30. A method of monitoring 30P3C8 gene products comprising determining the status of 30P3C8 gene products expressed by cells in a test tissue sample from an individual and comparing the status so determined to the status of 30P3C8 gene products in a corresponding normal sample, the presence of aberrant 30P3C8 gene products in the test sample relative to the normal sample providing an indication of disregulated cell growth within the individual.

31. A method of diagnosing the presence of cancer in an individual comprising:
(a) determining the level of 30P3C8 mRNA expressed in a test sample obtained from the individual; and (b) comparing the level so determined to the level of 30P3C8 mRNA
expressed in a comparable known normal tissue sample, the presence of elevated 30P3C8 mRNA expression in the test sample relative to the normal tissue sample providing an indication of the presence of cancer.

32. A method of diagnosing the presence of cancer in an individual comprising:
(a) determining the level of 30P3C8 protein expressed in a test sample obtained from the individual; and (b) comparing the level so determined to the level of 30P3C8 protein expressed in a comparable known normal tissue sample, the presence of elevated 30P3C8 protein in the test sample relative to the normal tissue sample providing an indication of the presence of cancer.

33. The method of claim 31 or 32, wherein the cancer is prostate cancer, and the test and normal tissue samples are selected from the group consisting of prostate tissue, bone tissue, lymphatic tissue, serum, blood or semen.

34. The method of claim 31 or 32, wherein the cancer is selected from the group consisting of cancer of the bladder, pancreas, colon, brain, bone, lung, kidney and prostate, and the test and normal tissue samples are selected from the group consisting of serum, blood or urine and tissues of the bladder, pancreas, colon, brain, bone, lung, kidney and prostate.

35. Use of the vector of claim 25, an antisense polynucleotide complementary to a polynucleotide of claim 1, or a ribozyme capable of cleaving a polynucleotide of claim 1, for the preparation of a composition for treating a patient with a cancer that expresses 30P3C8.

36. Use of a 30P3C8 polypeptide of claim of claim 10 or 11 or an immunogenic portion thereof for the preparation of a composition for treating a cancer expressing 30P3C8.

37. The use of claim 35 or 36, wherein the cancer is cancer of the prostate.

38. A pharmaceutical composition comprising a 30P3C8 polypeptide of claim 10 or 11 or an immunogenic portion thereof, the vector of claim 25, an antisense polynucleotide complementary to a polynucleotide of claim 1, or a ribozyme capable of cleaving a polynucleotide of claim 1, and, optionally, a physiologically acceptable carrier.
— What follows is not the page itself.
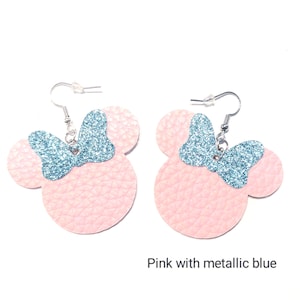 Customizable Disney's inspired Minnie Mouse Earrings, Faux Leather Earrings,  Minnie Mouse, Disney Jewelry, Minnie's Bow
39. A method of treating a patient with a cancer that expresses 30P3C8 which comprises administering to said patient a vector according to claim 25, such that the vector delivers the single chain monoclonal antibody coding sequence to the cancer cells and the encoded single chain antibody is expressed intracellularly therein.

40. A vaccine composition for the treatment of a cancer expressing 30P3C8 comprising an immunogenic portion of a 30P3C8 and a physiologically acceptable carrier.

41. A method of inhibiting the development of a cancer expressing 30P3C8 in a patient, comprising administering to the patient an effective amount of the vaccine composition of claim 40.